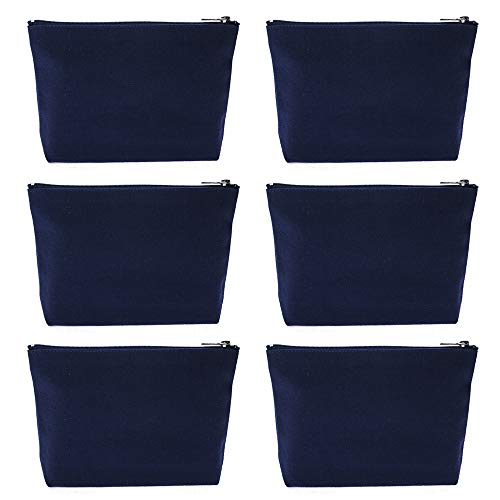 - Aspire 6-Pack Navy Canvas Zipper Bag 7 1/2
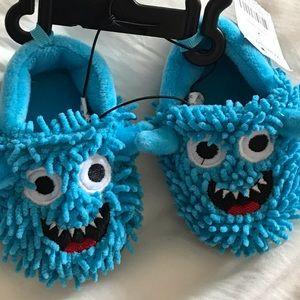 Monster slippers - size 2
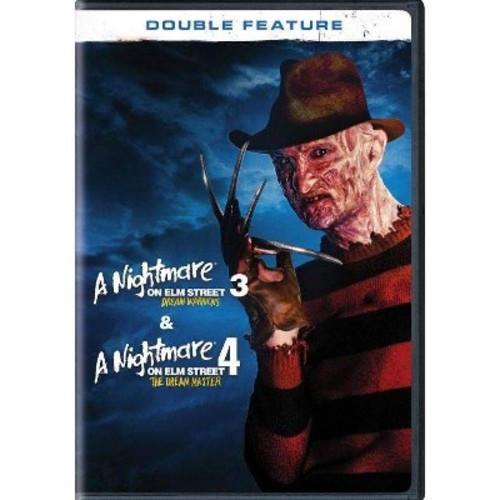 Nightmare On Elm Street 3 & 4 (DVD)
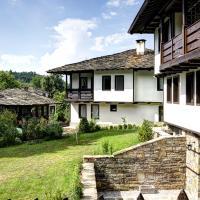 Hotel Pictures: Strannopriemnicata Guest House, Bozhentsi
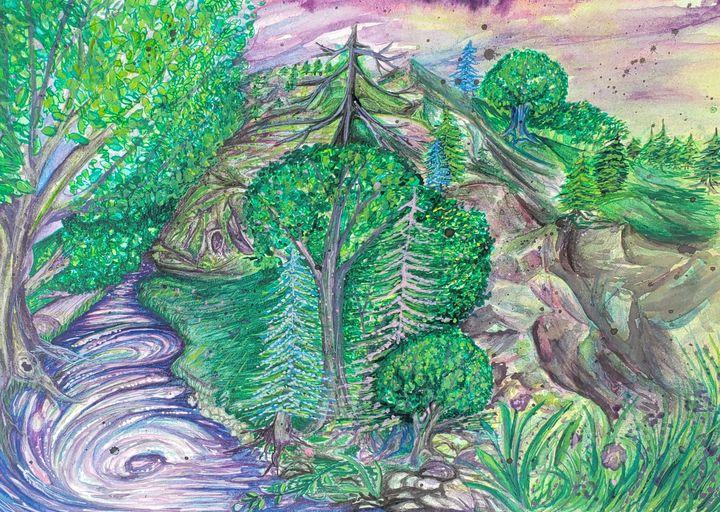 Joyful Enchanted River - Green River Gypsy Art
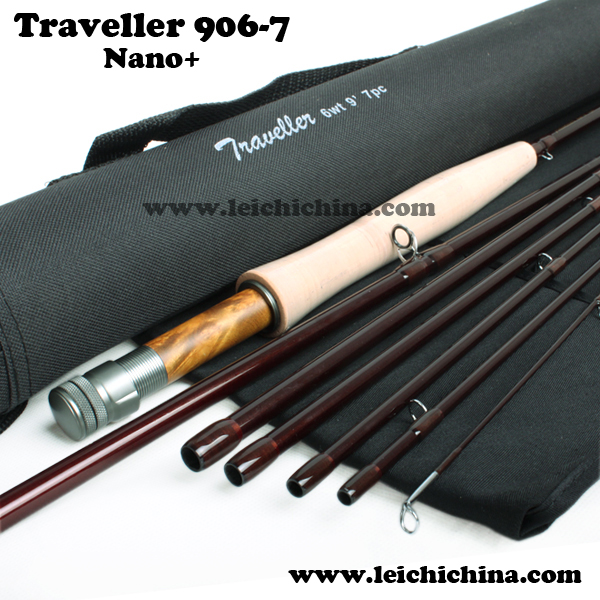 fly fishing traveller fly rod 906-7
--- --- ---
- [The problem]: The reply should consist only of the lines running from the one with "Nightmare On Elm Street 3 & 4 (DVD)" through the end of the material, both included, copied exactly; please omit pictures.

- [Response for this exercise]:
 Nightmare On Elm Street 3 & 4 (DVD)
 Hotel Pictures: Strannopriemnicata Guest House, Bozhentsi
 Joyful Enchanted River - Green River Gypsy Art
 fly fishing traveller fly rod 906-7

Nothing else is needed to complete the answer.